Vasu
Reddy From Chicago
Everyone
must have some sort of a resolution for the New Year. The typical practice is to procrastinate
until the last day of the year and the make a resolution at the end of the old
year to do something which is quite simple day to day routine, and then right
after the new day (of the new year) forget about it. I am going to lose weight. I am going to work
harder, I am going to make more money. I am going to finish the project I
started, I am going to finish school, I am going to get a better job, I am
going to call my family and friends, and so on and on are many of the normal
New Year resolutions that we make, and hardly follow through on them.
We
are optimistic in nature as human beings and hopeful of something better every
day in life, and constantly want to do better, bigger and greater and whatever
if the next best thing in life, and new year is the time to keep reminding
one’s self that the next 365 days will hold a better something for self and
everyone around. It is certainly a great
way to at least resolve one’s self that something that is as simple as weight
loss is something we must resolve ourselves to make an effort to remember and
make an attempt to follow through.
Politicians
must have a great time during New Year in making resolutions. Almost certain that they can’t keep them, but
still balancing the budget, reducing the employment, fighting crime, and on and
on, along with keeping their job for one more term are great resolutions. Although
practically impossible the resolutions or pronouncements are good to hear and
make great sound bites, but simply fall through the cracks by the end of the
first quarter of the year. As most
things that gets side tracked or ignored, political promises are as good as
resolutions and seldom get any mention after they are made. To have the resolve to keep up to the
resolutions is no longer a political strategy, rather simply making the
pronouncements to the audience is the name of the political game.
Personal
resolutions are not as simple to keep as the practice to do something requires
regular attention, and just by making a resolution on the 31st of
December will not make it any easier or more difficult to all of a sudden start
a new routine. We perhaps think of the
long holidays between before Christmas and after the New Year and start to
believe that we can establish a new behavior pattern, and it rather becomes a
more difficult new practice as we become lethargic due to the long holiday.

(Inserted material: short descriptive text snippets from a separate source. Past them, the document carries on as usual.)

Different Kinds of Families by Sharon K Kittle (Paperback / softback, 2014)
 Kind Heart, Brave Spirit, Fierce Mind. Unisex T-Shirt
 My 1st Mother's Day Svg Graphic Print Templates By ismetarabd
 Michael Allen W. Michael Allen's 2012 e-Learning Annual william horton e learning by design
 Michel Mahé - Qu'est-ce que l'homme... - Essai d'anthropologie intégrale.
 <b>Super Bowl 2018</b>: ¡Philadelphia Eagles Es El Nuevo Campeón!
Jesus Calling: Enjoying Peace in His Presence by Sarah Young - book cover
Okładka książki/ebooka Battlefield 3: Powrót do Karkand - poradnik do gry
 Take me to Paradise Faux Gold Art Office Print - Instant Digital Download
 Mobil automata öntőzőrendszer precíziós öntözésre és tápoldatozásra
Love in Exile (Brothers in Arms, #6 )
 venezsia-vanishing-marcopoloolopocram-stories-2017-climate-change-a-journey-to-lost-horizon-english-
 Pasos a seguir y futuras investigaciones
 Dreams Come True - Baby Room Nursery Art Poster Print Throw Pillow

Adults and kids get used to doing nothing during the long break and will seldom
want to get back to normal routine, leaving along a brand new routine, which
will be more demanding than the regular routine.
It
is great to benchmark what to do (what new to do) for the next 365 days, but
why wait until the first day of the New Year, and why not just get started the
day when you thought of the new task or renewing an old task?
It
is for all practical purposes a day to think of the New Year in the calendar
and also a typical time for celebration for all people. We just think of the beginning of a calendar
year as a time to just hang out and also start to think of one more year to
live and look forward to, and the New Year resolutions are a simple way to
rethink what was done in the past year and also what was left undone.
Happy
New Year Everyone, wishing everyone a great 2015.